ネットが普及して、わからないことは検索すれば調べられるようになった。欲しい本はAmazonから届けてもらえるようになった。
でも著者の嶋さんは、毎日本屋に行く。目的がなくても、欲しい本がなくても、たった5分でも。
それはなぜか。本屋は「無駄」で「想定外」な情報を得られる場所だから、と嶋さんは言う。
人間の欲望は検索することができない
嶋さんは「博報堂ケトル」の社長。広告を業としている。常に新しい企画やアイデアを必要とする職業で、みんなが「欲しいな」と思うものを提案しないといけない。
その上で、嶋さんのキーフレーズは、
「人間はすべての欲望を言語化できていない」
ということ。
プレゼントなにが欲しい?と突然聞かれても、う〜んと考えてしまう経験ってある。商品を見て「こういうの欲しかった!」と思うことってある。具体的な「欲しいモノ」 はあったとしても、思ってもなかった「欲しかったモノ」というのもあったりする。
その「欲しかったモノ」は、思ってもないモノなので、言葉にできない。言葉にできないモノは、検索することができない。
つまり、人間の欲望は検索することができないのだ。
そこで嶋さんは、欲望を探しに出かける。本屋の平積み棚に。
本屋にもAKBにも「センター」がある
本屋には多種多様な本が揃っている。目的無しに入っても、思わぬ本を見つけて買ってしまったり、複数の情報を掛け合わせて新しいアイデアが生まれる。

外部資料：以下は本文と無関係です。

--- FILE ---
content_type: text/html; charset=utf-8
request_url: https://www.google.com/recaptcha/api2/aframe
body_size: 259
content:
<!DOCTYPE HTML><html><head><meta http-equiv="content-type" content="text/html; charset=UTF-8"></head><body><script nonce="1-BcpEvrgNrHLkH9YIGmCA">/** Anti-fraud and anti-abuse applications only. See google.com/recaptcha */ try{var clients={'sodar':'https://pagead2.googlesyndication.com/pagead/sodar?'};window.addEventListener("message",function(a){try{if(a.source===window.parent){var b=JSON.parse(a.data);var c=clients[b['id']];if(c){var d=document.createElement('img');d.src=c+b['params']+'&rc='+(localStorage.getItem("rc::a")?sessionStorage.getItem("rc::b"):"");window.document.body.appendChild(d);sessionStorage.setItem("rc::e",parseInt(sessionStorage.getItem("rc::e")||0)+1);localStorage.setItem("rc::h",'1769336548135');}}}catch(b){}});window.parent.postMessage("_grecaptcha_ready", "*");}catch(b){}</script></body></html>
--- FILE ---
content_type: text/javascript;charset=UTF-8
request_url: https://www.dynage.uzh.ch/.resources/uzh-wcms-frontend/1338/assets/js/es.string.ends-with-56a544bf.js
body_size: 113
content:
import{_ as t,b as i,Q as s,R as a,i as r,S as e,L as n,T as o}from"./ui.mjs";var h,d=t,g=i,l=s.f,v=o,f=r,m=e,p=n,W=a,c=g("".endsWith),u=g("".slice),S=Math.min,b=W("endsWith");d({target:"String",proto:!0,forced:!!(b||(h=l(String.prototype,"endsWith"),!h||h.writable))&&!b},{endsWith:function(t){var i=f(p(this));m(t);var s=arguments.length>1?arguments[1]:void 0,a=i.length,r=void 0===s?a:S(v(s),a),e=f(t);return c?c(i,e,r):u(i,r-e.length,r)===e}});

検索が知りたい情報をストレートに調べるのとは逆で、本屋では「無駄」で「偶然」で「想定外」な情報に会えるのだ。
たくさん本屋があるなら図書館でもいいじゃない?と思うけど、本屋にこだわる理由は「毎日アップデートされること」
新刊書が入荷する、売れて歯抜けになった書棚を管理する、売れてる本・売りたい本を平積みにする……本屋に並ぶ本は毎日その姿を変える。
AKBが例えに出されていて「センターが変わると全体の印象が変わる」そうだ。確かに。
一見無駄な情報をストックしておいて、後で掛け合わせる手法は外山滋比古『思考の整理学』にも出てきた気がする。情報カードを一冊の本に置き換えちゃうんだなぁ。しかもそのカード(本)はすでに無数にあって、毎日アップデートされる。こりゃ発想の種に使わない手はないですよね。
「書棚は世界でなければならない」
嶋さんは下北沢に「B&B」という書店を開いている。ビール販売やトークイベントも行ってる本屋さん。
最終章に「B&B」共同経営者の内沼さんとの対談がある。理想の書店像だけじゃなくて、実際に経営してみての話もあるのが興味深い。並べる本の選び方、文脈のある書棚の作り方、本より利益率がいいビール……。
見出しの「書棚は世界でなければならない」は対談で出てきた内沼さんの言葉。狭い空間に、生から死まで、世界の端から端までが詰まっている。書棚を巡ることは一つの旅になる。
本が星座を作り、書棚が宇宙になる。かっこいいなぁ。巻末には「一度は行きたい名書店」のリストもある。この紹介文もまた気になる本屋ばかり。
ネット書店が出てきたからこそ、リアル書店に出来ることがあると思わせてくれる一冊。さぁ書を捨てず、街に出よう!